#### EXTRACTED INFORMATION ####

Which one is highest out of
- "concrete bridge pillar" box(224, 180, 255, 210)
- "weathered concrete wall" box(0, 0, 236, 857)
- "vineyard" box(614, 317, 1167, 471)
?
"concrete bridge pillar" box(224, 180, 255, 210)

####

Reproduce the entries above with "vineyard" changed to "orchard" and every other line left unchanged.

Which one is highest out of
- "concrete bridge pillar" box(224, 180, 255, 210)
- "weathered concrete wall" box(0, 0, 236, 857)
- "orchard" box(614, 317, 1167, 471)
?
"concrete bridge pillar" box(224, 180, 255, 210)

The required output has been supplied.